An interesting thing to note is that beginning from this generation the personal histories of unprecedented numbers of people will be permanently recorded into the pages of history. Data storage technology increasingly allows us to capture and store incredibly vast quantities of information, including the minutiae of our everyday lives; essentially allowing us to build an extensive record of our lives in these times. Our photos, videos, emails, private messages, Facebook posts, and tweets may ultimately end up being archived and preserved by future generations of humans for as long as our civilization continues to persist, which may well be several thousands, millions, or even billions of years to come. Life before the digital age by comparison will seem like a black hole in history. We will forever be remembered as the first generation of humans to step into the light of history.

Each and every one of us alive today carries an enormous responsibility to shape the ultimate destiny of humanity. Every  choice we make generates ripples of causality that will impact future generations for eons in time and light-years space. Now is the time for us to lay the foundations from which may rise the greatest empire in the history of the universe.

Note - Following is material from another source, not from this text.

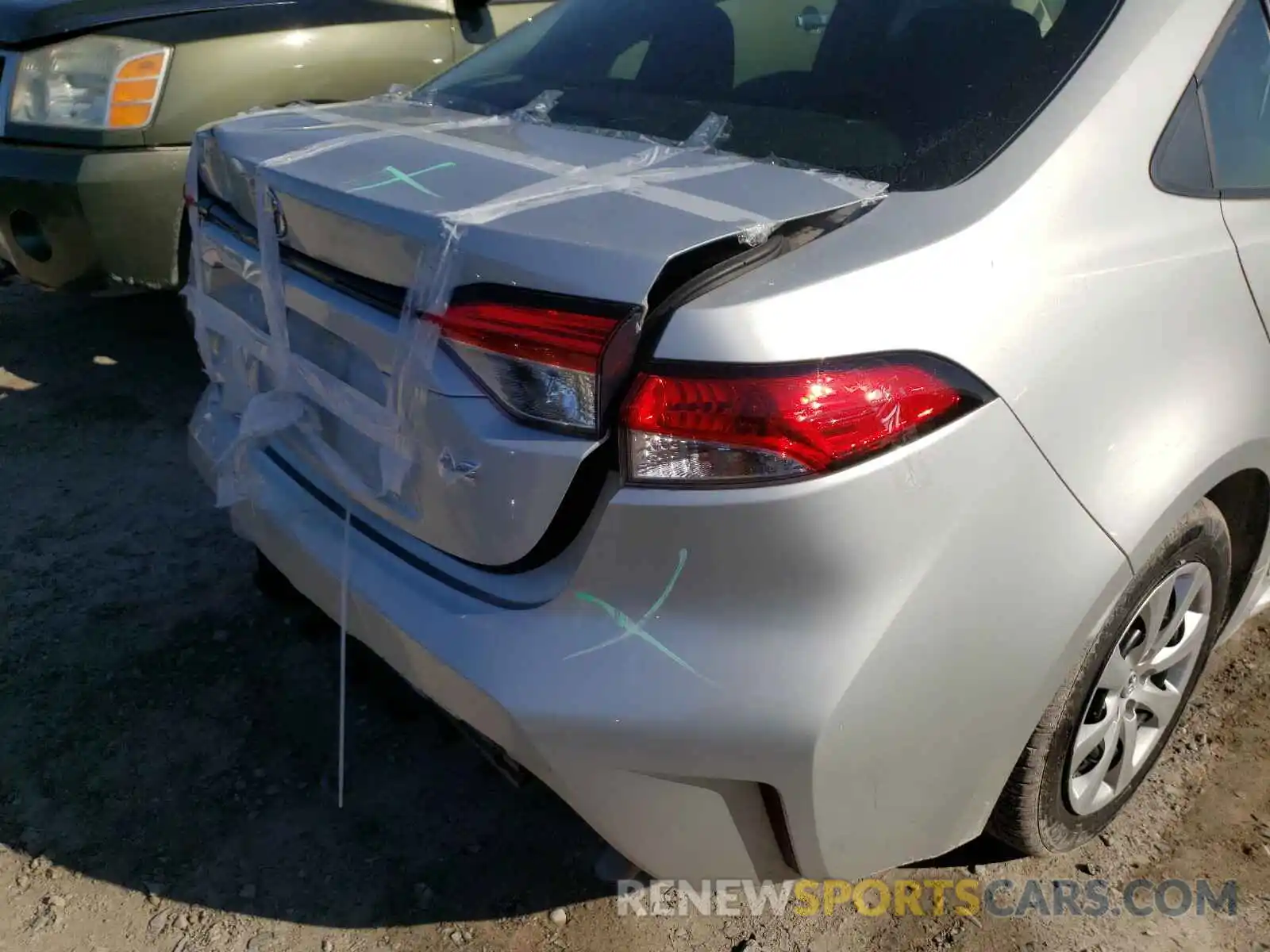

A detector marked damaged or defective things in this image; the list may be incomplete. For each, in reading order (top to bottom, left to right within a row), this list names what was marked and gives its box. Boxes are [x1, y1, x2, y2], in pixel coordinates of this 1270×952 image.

damaged rear bumper [185, 390, 1122, 883]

The next time you look up at the stars in the night sky, take a few moments to consider that children of Sol may someday look back down at this planet from the orbit of a distant star. They will tell stories about the planet of their origin; stories of the first homo sapiens to dominate the plains of Africa; of ancient Egypt, Greece, and Rome; the Inquisitions, Renaissance, and Enlightenment; the slave trade and world wars; the golden age of London, Paris, and New York. But most of all, they will remember us — the ones who took the first steps into the light — and they will carry our memories to the ends of the universe. Keep this in mind as you take your place in history.